[What is expected]:
Look through the data below for the string "Zealand", and copy every line where it turns up.

[Dataset excerpts]:
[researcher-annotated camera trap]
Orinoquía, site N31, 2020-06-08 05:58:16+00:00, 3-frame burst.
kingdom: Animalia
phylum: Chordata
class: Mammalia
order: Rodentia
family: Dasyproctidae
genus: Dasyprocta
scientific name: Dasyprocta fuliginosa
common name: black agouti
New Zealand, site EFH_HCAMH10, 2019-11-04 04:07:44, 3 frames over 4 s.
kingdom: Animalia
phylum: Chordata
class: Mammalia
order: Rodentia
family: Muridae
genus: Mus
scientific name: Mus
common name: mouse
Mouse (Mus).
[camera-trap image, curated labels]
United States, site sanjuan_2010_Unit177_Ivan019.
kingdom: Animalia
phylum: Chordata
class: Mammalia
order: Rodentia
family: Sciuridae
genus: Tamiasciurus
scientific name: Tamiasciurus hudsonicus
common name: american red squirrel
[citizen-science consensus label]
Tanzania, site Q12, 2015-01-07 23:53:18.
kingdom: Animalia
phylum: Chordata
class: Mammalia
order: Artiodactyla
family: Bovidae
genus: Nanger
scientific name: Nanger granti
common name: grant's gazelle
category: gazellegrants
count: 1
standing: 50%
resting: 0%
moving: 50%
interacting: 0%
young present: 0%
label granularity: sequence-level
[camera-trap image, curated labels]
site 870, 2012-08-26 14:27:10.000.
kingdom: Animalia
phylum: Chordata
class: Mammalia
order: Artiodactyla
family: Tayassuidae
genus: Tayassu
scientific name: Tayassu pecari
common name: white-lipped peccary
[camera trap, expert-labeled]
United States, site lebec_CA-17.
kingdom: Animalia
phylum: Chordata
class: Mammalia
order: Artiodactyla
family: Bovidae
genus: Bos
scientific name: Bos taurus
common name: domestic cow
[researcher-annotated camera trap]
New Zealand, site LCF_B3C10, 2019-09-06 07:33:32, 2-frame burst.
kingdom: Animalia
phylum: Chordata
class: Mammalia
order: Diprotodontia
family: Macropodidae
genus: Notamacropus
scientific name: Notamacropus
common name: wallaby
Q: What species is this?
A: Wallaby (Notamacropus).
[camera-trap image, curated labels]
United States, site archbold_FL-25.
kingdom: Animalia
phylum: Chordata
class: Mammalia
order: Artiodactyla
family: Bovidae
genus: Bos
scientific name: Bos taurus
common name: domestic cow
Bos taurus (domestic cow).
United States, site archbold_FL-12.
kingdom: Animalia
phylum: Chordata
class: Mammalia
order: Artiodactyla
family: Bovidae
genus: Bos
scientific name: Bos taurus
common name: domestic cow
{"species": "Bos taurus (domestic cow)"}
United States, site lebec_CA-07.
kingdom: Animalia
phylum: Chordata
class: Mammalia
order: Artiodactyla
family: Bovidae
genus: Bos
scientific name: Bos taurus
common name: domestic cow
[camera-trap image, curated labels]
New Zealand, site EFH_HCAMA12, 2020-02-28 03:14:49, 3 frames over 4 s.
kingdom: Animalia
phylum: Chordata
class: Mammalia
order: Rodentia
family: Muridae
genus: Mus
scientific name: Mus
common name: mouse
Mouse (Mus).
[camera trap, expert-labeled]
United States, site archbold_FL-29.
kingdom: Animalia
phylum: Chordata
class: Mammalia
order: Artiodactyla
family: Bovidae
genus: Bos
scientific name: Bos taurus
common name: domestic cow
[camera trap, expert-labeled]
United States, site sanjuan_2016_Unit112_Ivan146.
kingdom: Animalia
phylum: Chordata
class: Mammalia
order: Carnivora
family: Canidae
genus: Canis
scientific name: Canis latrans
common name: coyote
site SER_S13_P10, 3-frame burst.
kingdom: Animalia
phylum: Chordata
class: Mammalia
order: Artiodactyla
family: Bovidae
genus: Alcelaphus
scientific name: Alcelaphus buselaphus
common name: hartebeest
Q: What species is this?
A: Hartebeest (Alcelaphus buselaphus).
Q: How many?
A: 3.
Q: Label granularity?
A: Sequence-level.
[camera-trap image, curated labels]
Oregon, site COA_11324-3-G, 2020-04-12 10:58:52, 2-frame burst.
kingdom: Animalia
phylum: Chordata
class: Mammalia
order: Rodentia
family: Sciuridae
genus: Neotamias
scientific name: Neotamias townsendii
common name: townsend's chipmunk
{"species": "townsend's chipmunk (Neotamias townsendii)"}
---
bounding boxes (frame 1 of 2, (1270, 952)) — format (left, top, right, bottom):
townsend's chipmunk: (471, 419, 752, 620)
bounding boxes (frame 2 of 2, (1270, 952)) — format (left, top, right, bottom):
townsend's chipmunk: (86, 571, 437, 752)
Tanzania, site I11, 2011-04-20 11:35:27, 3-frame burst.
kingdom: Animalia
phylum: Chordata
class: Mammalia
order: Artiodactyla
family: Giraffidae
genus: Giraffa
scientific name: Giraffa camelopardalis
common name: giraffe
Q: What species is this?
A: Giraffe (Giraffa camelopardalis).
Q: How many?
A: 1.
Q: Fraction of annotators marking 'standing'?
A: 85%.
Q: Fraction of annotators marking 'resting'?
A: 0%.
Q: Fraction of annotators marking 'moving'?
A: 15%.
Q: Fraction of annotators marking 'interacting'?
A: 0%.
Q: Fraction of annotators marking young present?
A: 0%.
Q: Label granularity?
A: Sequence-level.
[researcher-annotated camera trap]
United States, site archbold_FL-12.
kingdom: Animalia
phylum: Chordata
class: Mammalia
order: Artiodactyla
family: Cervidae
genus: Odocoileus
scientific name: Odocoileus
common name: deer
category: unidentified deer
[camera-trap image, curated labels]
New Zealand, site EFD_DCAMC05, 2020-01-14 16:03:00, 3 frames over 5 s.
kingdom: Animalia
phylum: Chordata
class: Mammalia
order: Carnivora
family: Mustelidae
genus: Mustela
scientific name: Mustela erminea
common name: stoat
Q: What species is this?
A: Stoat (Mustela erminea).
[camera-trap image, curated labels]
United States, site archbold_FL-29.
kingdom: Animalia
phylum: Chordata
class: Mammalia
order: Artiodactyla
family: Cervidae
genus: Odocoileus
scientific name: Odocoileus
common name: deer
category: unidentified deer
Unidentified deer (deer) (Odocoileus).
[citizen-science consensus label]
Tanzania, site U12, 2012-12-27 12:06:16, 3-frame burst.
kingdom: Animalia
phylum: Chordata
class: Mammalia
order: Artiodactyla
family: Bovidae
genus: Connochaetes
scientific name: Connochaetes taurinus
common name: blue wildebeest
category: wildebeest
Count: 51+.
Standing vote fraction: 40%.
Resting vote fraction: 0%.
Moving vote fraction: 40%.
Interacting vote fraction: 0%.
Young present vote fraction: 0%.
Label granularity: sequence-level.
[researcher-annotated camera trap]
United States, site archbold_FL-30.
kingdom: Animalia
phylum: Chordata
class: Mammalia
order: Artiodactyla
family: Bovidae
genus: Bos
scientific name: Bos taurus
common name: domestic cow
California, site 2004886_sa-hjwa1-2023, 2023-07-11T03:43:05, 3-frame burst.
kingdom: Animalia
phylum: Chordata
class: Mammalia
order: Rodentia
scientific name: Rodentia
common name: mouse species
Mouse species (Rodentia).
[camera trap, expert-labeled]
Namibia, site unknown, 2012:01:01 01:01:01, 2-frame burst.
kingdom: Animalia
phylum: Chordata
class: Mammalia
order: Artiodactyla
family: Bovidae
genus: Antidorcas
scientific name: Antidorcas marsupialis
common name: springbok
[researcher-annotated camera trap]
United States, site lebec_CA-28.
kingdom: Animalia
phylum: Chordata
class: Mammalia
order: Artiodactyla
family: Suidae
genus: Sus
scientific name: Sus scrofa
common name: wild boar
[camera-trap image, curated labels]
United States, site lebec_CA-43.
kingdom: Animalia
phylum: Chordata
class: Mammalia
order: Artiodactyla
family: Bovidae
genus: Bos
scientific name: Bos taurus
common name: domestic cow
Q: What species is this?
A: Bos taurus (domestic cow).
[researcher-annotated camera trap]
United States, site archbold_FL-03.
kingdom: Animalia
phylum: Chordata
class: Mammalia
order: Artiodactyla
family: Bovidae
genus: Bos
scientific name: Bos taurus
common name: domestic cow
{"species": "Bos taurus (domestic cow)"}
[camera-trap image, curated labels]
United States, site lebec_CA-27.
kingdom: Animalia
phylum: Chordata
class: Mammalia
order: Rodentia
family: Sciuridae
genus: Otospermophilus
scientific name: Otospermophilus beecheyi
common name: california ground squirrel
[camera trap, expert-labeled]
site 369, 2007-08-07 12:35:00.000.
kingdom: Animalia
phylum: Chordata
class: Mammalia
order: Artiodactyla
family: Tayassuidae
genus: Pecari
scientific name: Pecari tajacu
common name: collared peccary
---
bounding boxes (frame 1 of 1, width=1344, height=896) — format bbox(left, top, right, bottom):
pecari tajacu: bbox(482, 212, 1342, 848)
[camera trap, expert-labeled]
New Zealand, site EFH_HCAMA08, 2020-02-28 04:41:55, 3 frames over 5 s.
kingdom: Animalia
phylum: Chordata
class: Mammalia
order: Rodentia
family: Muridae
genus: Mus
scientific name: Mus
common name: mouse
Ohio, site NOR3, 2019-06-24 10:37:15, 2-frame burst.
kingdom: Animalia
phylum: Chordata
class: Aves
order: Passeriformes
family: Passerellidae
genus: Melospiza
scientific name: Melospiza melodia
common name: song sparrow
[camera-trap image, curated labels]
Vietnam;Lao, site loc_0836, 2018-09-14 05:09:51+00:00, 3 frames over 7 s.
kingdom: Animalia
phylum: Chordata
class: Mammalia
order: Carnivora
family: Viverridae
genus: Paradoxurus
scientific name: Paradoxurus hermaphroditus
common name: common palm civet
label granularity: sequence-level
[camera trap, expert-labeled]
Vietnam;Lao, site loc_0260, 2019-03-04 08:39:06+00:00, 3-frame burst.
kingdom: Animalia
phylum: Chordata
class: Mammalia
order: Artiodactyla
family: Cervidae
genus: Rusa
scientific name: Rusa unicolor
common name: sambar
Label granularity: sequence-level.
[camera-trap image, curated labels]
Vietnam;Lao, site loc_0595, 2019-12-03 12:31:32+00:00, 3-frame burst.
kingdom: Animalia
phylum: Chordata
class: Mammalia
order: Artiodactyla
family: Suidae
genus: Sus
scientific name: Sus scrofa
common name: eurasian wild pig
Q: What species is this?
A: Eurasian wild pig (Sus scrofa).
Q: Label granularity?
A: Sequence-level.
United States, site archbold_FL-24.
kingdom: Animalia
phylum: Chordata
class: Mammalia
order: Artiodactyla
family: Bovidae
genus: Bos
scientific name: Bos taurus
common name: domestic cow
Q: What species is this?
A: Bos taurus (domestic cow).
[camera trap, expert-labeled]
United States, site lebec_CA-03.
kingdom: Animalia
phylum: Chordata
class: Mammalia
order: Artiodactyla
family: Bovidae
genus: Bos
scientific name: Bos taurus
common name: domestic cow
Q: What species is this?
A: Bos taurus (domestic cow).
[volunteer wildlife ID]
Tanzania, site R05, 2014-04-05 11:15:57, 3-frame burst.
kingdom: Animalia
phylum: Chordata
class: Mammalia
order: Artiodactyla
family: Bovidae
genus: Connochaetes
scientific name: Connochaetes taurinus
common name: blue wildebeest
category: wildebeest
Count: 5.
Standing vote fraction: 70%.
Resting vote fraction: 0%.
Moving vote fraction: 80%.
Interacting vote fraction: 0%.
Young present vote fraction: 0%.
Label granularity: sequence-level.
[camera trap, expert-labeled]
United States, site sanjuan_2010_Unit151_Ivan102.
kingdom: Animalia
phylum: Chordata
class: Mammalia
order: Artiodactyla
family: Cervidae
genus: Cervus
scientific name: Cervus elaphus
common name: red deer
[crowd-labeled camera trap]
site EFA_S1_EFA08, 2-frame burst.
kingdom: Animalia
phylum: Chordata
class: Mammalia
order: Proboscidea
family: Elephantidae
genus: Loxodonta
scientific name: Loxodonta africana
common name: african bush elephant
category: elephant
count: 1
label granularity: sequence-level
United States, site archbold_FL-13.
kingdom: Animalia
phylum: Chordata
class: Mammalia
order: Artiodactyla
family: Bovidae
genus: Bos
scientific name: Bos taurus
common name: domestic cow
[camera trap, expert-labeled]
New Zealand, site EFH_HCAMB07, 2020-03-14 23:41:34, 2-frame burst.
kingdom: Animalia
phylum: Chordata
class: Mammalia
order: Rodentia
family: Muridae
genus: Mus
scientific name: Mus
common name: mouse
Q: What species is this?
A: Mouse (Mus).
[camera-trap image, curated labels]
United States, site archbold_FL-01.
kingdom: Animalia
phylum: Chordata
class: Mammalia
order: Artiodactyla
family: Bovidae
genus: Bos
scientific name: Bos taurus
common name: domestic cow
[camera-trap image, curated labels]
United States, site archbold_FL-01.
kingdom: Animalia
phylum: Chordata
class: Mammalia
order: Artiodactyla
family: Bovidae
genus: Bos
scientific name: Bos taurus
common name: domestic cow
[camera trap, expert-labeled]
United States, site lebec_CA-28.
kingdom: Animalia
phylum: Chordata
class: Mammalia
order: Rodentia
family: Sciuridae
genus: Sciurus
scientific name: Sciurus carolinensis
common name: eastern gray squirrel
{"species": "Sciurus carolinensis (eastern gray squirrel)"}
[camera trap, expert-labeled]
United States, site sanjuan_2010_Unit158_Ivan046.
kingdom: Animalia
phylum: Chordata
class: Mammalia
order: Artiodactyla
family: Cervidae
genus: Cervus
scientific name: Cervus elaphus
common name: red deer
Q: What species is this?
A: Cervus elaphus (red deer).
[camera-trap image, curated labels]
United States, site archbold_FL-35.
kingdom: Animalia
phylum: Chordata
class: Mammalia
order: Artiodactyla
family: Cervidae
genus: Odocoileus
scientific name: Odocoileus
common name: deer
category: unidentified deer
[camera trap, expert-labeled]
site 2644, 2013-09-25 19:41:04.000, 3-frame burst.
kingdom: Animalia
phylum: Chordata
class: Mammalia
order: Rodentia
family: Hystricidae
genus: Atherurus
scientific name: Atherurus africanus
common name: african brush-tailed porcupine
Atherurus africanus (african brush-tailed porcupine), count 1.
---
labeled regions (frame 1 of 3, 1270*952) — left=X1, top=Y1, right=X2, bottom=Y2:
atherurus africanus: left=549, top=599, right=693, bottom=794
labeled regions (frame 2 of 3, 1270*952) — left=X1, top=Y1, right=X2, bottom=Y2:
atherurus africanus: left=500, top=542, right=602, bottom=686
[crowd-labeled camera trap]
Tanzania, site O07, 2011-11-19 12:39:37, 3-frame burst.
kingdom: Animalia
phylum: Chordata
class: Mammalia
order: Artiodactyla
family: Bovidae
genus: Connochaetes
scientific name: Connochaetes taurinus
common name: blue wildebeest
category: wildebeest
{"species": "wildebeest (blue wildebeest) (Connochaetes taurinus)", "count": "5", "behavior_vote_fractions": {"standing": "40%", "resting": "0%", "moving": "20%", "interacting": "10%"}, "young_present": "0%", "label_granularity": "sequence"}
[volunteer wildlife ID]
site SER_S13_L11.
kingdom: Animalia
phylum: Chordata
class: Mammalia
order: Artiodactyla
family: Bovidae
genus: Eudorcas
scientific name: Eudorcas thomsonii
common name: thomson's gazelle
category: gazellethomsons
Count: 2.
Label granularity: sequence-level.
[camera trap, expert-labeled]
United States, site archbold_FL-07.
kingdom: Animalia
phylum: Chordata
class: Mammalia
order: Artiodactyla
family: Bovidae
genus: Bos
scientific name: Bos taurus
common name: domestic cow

[Response area]:
New Zealand, site EFH_HCAMH10, 2019-11-04 04:07:44, 3 frames over 4 s.
New Zealand, site LCF_B3C10, 2019-09-06 07:33:32, 2-frame burst.
New Zealand, site EFH_HCAMA12, 2020-02-28 03:14:49, 3 frames over 4 s.
New Zealand, site EFD_DCAMC05, 2020-01-14 16:03:00, 3 frames over 5 s.
New Zealand, site EFH_HCAMA08, 2020-02-28 04:41:55, 3 frames over 5 s.
New Zealand, site EFH_HCAMB07, 2020-03-14 23:41:34, 2-frame burst.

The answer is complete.